I nodded. He had a queer sort of accent, a sort of hybrid monstrosity of New York Jewish, Haitian Creole, Ural Russian, illiterate Deep South and working class Australian, with a dash of Raj English and the merest hint of the most vicious of the secessionist French-Canadians. I thought it might be wise to treat this one with caution.
“Well, friend, what do you need?” he asked. “Anything take your fancy?”
“Well, I’ve no need of anything in particular,” I said with triumphal flair. I again studied the menagerie of crap. “Why don’t you tell me about the shop?” As I looked about the queerest sensation came over me – the grave weight hanging over me from the previous day had returned.
“I came to this place after me famlee drownded in that Crete shipping catastrophe,” Umbleton laughed merrily, using a Swiss army knife to prise out a large piece of grout from his teeth. He inspected it with the relish of a ladybird discovering a colony of whitefly larvae, and voraciously swallowed the rocken crumb, smacking his lips as he did so and licking the cement off his long, many-knuckled fingers.
“The shipping disaster that was in the newspapers?” I asked, fingering a dusty Victorian collection of Eric Clapton LPs.
“Indood, indood! The very same. Oh, I lost everything: me mam, me pam, and…” he attempted an arthritic wink, which came across more like a stroke. “…I lost me emotions. Can’t feel a ruddy thing!”
“No emotions?”
“Nein, guv. I’m as cold as ice! So I opened up this shop, to feed on the feelings of others.” He cast an inspectious eyeball over me, magnified grotesquely through his multi-strata approach to prescriptive ophthalmological lens-based treatment. “I wonder, what do you feel?”
“Me?” I pressed a hand to my chest in mock-something.

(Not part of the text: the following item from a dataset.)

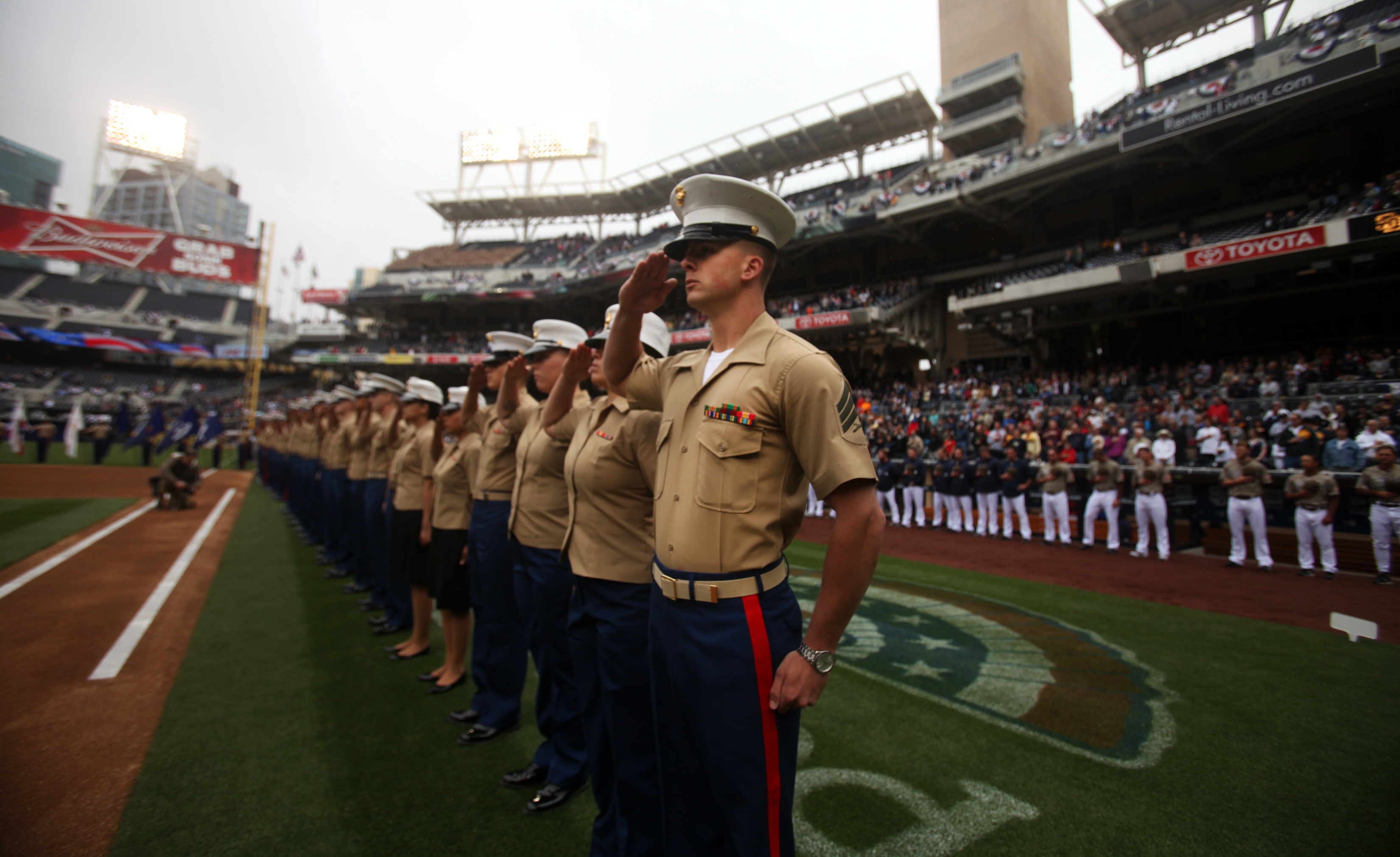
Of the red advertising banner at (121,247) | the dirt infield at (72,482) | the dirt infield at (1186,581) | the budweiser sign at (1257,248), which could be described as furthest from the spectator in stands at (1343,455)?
the red advertising banner at (121,247)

“Yes, you, friend. You got any emotions?”
“Um… maybe.”
Umbleton quickly clicked his fingers twenty-nine times, and looked at me. “Tells you what. Hand me any trinket of yours, anything you like. I promise you, you’ll feel like a new cove.”
I rummaged around in me pocketses and found me Capstans and Zippo. I brought them out, to Umbleton’s apparent delight.
“I’ll take ’em!” Umbleton descended into a whirligig of decrepit laughter as he swiped the unassuming doobreys and danced a herky-jerky, spidery jig. He shook the box of fags by his ear and gave the lighter a little lick. “Ooh, that’s got a snazzy bouquet, hasn’t it? I’m getting overtones of benzine, a fresh citrus hit of Albanian meth, and what’s that lingering finish? Ah, yes – guilt. Has somebody been a naughty monkey?”
Before I could answer he booted me out the shop, and put the ‘We are indefinitely closed for LUNCHINGS‘ sign in the window. I was left on the pavement to ponder my queer encounter.
Whaddaya know? He was right. All my guilt, all gone.